We remind users that the custom plotting functions are **not** included in the `BarBay.jl`

package. The following code is only meant to serve as a guidance for users to know how to generate diagnostic plots.

```
# Initialize figure
fig = Figure(resolution=(600, 600))
# Add grid layout for posterior predictive checks
gl_ppc = fig[1, 1] = GridLayout()
# Define number of posterior predictive check samples
n_ppc = 500
# Define quantiles to compute
qs = [0.95, 0.675, 0.05]
# Define number of rows and columns
n_row, n_col = [4, 4]
# List example barcodes to plot
bc_plot = StatsBase.sample(
eachrow(DF.sort(df_fitness, :mean)),
n_row * n_col,
replace=false,
ordered=true
)
# Initialize plot counter
counter = 1
# Loop through rows
for row in 1:n_row
# Loop through columns
for col in 1:n_col
# Add axis
local ax = Axis(gl_ppc[row, col], aspect=AxisAspect(1.25))
# Check if first first entry
if (row == 1) & (col == 1)
# Define dictionary with corresponding parameters for variables
# needed for the posterior predictive checks
param = Dict(
:population_mean_fitness => :s̲ₜ,
:population_std_fitness => :σ̲ₜ,
)
# Define colors
local colors = get(
ColorSchemes.Purples_9, LinRange(0.5, 1.0, length(qs))
)
# Compute posterior predictive checks
local ppc_mat = BarBay.stats.logfreq_ratio_popmean_ppc(
df_samples, n_ppc; model=:normal, param=param
)
# Define time
t = vec(collect(axes(ppc_mat, 2)) .+ 1)
# Plot posterior predictive checks
BayesFitUtils.viz.ppc_time_series!(
ax, qs, ppc_mat; colors=colors, time=t
)
# Plot log-frequency ratio of neutrals
BayesFitUtils.viz.logfreq_ratio_time_series!(
ax,
data[data.neutral, :];
freq_col=:freq,
color=:black,
alpha=1.0,
linewidth=1.5
)
# Hide axis decorations
hidedecorations!.(ax, grid=false)
ax.title = "neutral lineages"
# ax.titlesize = 18
counter += 1
continue
end # if
# Extract data
data_bc = DF.sort(
data[data.barcode.==bc_plot[counter].id, :], :time
)
# Define colors
local colors = get(ColorSchemes.Blues_9, LinRange(0.5, 1.0, length(qs)))
# Define dictionary with corresponding parameters for variables needed
# for the posterior predictive checks
local param = Dict(
:bc_mean_fitness => Symbol(bc_plot[counter].varname),
:bc_std_fitness => Symbol(
replace(bc_plot[counter].varname, "s" => "logσ")
),
:population_mean_fitness => :s̲ₜ,
)
# Compute posterior predictive checks
local ppc_mat = BarBay.stats.logfreq_ratio_bc_ppc(
df_samples, n_ppc; model=:normal, param=param
)
# Plot posterior predictive checks
BayesFitUtils.viz.ppc_time_series!(
ax, qs, ppc_mat; colors=colors
)
# Add scatter of data
scatterlines!(ax, diff(log.(data_bc.freq)), color=:black, linewidth=2.0)
# Define fitness ranges to display in title
vals = [
round(bc_plot[counter].mean; sigdigits=2),
round(bc_plot[counter].std; sigdigits=2),
]
# Add title
ax.title = "s⁽ᵐ⁾= $(vals[1])±$(vals[2])"
## == Plot format == ##
# Hide axis decorations
hidedecorations!.(ax, grid=false)
# Update counter
global counter += 1
end # for
end # for
# Add x-axis label
Label(gl_ppc[end, :, Bottom()], "time points", fontsize=22)
# Add y-axis label
Label(gl_ppc[:, 1, Left()], "ln(fₜ₊₁/fₜ)", rotation=π / 2, fontsize=22)
# Set spacing
rowgap!(gl_ppc, 0)
colgap!(gl_ppc, 4)
```

These are examples of the posterior predictive checks for all neutral lineages (upper left panel) and a subset of representative mutant lineages.

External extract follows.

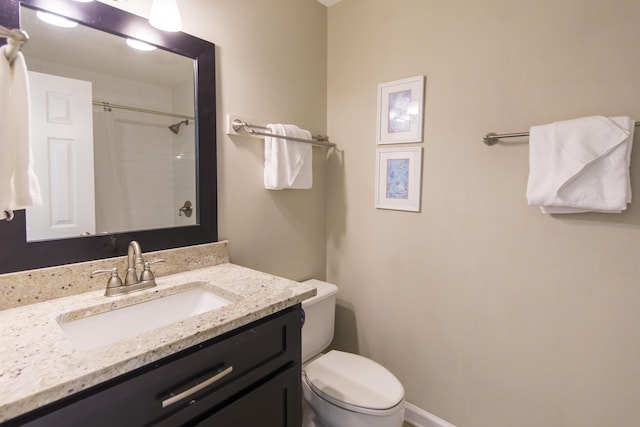 bathroom with tiled shower, vanity, and toilet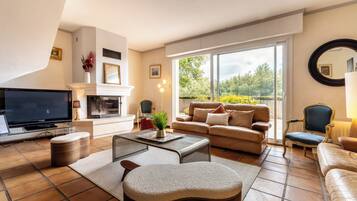 Een woonkamer met een televisie, bank, fauteuils en een open haard.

Shaded regions represent the 95%, 68%, and 5% credible regions for the data. The reported errors above the plot represent the 68% credible region on the mutant relative fitness marginal distribution.

As we can see, the data lies within the quantiles, suggesting the inference worked and the model is able to capture the general trend of the barcode trajectories!